He dressed himself a few times

in various shrink-wrapped suits

and occasionally tried on

some press-kit boots

and once even went so far as to ask his soul

to think about coming up with a Facebook username.

 

But no matter how hard he tried;

his efforts to get the privies* to notice,

to spread his butter onto gatekeeper toast,

to serve his bacon out onto the breakfast tables of the wide readership,

he eventually could no longer ignore

the nagging echo of Ecclesiastes 1:9.

 

Reluctantly settling back into his inheritance,

he took jobs for the check,

for as long as they could last.

As each situation consumed undeservingly

his dwindling give-a-fucks, his reserve tank of gas.
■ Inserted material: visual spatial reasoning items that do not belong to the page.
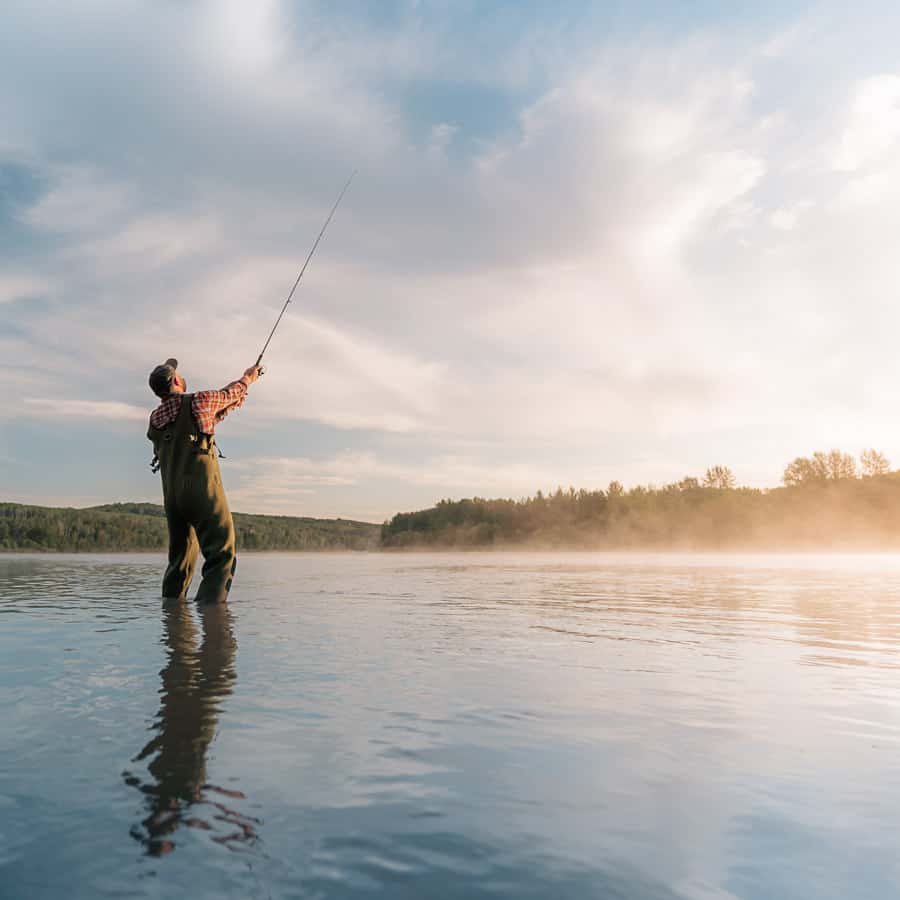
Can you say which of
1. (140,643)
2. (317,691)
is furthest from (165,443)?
(317,691)

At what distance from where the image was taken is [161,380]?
9070 millimetres

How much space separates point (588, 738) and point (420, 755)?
76cm

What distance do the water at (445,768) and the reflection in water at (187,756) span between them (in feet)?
0.04

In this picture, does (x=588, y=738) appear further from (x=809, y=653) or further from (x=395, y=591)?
(x=395, y=591)

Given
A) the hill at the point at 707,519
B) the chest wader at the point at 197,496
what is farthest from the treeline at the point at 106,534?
the chest wader at the point at 197,496

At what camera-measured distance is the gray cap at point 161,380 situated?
9.07 m

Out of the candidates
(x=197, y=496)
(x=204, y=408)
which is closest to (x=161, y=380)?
(x=204, y=408)

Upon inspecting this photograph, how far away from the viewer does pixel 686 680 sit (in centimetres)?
439

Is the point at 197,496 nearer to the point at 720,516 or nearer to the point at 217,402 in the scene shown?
the point at 217,402

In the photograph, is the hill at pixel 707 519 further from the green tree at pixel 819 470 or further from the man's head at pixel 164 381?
the man's head at pixel 164 381

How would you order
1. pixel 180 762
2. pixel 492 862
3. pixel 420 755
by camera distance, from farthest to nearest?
pixel 420 755 < pixel 180 762 < pixel 492 862

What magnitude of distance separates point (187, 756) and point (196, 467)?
6.65 metres

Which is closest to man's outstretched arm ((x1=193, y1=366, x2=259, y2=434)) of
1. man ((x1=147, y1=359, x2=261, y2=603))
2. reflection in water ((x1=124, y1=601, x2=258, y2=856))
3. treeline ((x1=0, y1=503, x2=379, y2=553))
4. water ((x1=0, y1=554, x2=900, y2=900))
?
man ((x1=147, y1=359, x2=261, y2=603))

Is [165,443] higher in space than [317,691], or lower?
higher
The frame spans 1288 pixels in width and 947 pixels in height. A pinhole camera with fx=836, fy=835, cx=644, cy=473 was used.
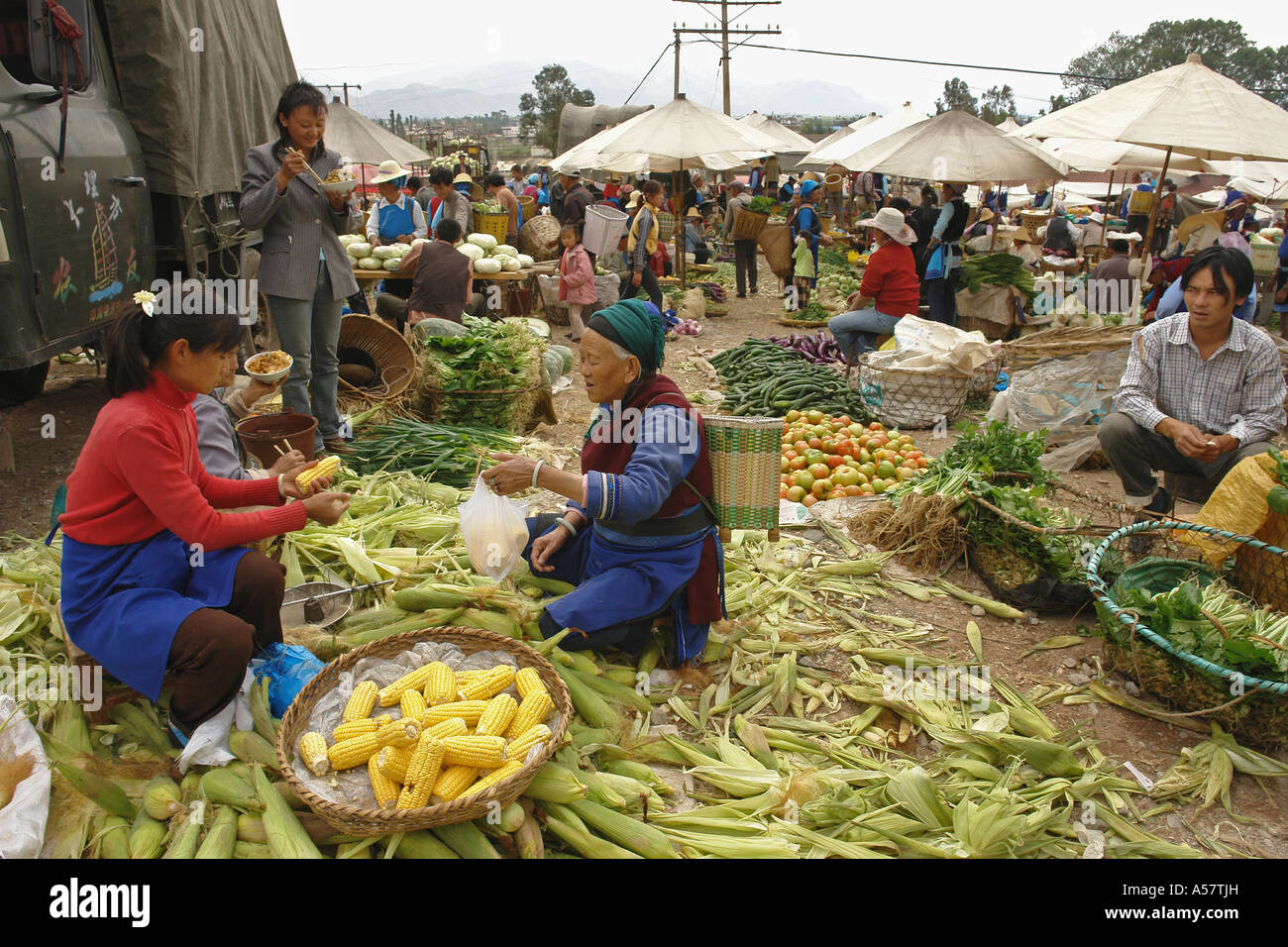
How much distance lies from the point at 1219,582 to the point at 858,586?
1639 mm

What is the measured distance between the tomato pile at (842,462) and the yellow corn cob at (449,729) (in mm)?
3409

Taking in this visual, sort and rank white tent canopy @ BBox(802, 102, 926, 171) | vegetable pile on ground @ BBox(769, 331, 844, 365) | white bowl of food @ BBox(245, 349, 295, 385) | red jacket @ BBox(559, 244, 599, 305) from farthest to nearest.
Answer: white tent canopy @ BBox(802, 102, 926, 171) < red jacket @ BBox(559, 244, 599, 305) < vegetable pile on ground @ BBox(769, 331, 844, 365) < white bowl of food @ BBox(245, 349, 295, 385)

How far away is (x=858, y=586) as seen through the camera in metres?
4.56

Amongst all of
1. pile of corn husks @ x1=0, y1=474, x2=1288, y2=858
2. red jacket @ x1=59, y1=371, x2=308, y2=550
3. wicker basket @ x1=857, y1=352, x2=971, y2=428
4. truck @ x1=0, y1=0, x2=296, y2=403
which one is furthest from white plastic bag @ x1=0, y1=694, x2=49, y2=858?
wicker basket @ x1=857, y1=352, x2=971, y2=428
While his "now" kept on melting

his arctic ice-cap days fast,

and those that might be to come

were outgrown by those that passed.

 

The same fright that he once knew,

the fright he once had fled,

is still very much the boss of God,

adding venom to his dread.

 

This bureaucratic sea of eager drones;

the incurious bland, the over-fed meds.

The punch-clock battalions of the tweet-informed;

the know-it-all-hive, the group-think heads.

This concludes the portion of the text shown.